Rejected Alternatives

• We could attempt to rate-limit throughput based on bytes instead of record count. This would be more immediately useful for operating Connect, but there are some thorny issues with tracking byterate, since Connect doesn’t have any view into the actual bytes sent to external systems. We anticipate that future work will address this. In the meantime, record rate is a good proxy for overall throughput.
• We could introduce an SMT to provide rate-limiting without modifying the Worker. This is slightly less user-friendly and limits what we can expose via metrics. For example, we want to ensure that `throttled-ratio` is emitted even if a rate-limiting SMT is not enabled for some Connector. Additionally, any pauses introduced via SMTs would be additive, but a collection of RateLimiters should only sleep by the max throttleTime returned from each RateLimiter.

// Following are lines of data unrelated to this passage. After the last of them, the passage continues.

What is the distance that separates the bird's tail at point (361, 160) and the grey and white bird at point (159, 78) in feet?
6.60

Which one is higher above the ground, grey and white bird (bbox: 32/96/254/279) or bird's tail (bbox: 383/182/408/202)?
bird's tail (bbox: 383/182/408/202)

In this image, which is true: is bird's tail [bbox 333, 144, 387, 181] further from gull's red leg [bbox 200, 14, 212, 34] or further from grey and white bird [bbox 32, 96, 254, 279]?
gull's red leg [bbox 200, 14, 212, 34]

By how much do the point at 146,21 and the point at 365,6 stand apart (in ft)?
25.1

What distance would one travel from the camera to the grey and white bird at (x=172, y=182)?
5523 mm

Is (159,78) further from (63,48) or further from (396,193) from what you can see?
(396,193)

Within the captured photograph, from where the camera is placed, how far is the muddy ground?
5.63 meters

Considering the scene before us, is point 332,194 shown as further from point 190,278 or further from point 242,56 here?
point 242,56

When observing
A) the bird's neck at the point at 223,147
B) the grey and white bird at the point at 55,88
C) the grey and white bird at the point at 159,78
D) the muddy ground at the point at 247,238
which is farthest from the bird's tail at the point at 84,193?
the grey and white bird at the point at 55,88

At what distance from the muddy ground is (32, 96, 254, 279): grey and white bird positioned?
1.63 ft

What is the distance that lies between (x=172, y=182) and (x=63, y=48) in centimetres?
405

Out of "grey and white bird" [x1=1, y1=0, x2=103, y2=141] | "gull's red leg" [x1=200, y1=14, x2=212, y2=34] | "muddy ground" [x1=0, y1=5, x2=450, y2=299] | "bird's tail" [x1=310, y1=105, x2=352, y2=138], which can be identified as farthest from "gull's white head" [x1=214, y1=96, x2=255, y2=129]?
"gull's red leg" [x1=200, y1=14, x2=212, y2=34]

• We could enforce limits across an entire Connector, instead of on a per-Task basis. This would require more coordination between Tasks than exists today. Given that tasks.max is already required, we think it is reasonable to expect an operator to multiply per-task limits by tasks.max to arrive at an approximate Connector-wide limit. However, we acknowledge that future work could make this friendlier.
• We could divide these limits by the number of actual tasks in a Connector in order to approximate Connector-wide limits. For example, a limit of 100 records/second with 20 tasks could yield 5 records/second per task. However, this assumes that workloads are perfectly balanced across tasks, which is often not the case in practice. So instead, we don’t address Connector-wide limits for now, with the expectation that task-level limits are good enough. Again, we acknowledge that future work could improve this.
• We could leverage the existing Connector and Task state machine to automatically pause Connectors or Tasks that overstep a limit. However, we feel this is way too heavy-handed for throttling at high-frequency.
• We could throttle at very low frequency, e.g. by pausing a task for a long period of time if it oversteps a limit. This helps mitigate bad-behaving Tasks, but does not help us control the throughput of well-behaving Tasks operating near some external quota.
• We could just use broker quotas to limit throughput. However, broker quotas are meant to protect throughput to/from a specific broker, not an entire external system. It’s much easier to reason about limiting bytes between Sources and Sinks.
• We could build backpressure and rate limiting into every Connector implementation we operate. This would work, but we feel all Connectors should benefit from these features out-of-the-box.
• We could drop the pluggable interface. This was my plan at first, but we foresee the need to implement custom RateLimiters, e.g. to better integrate with external control planes, or to provide more dynamic or adaptive rate limiting.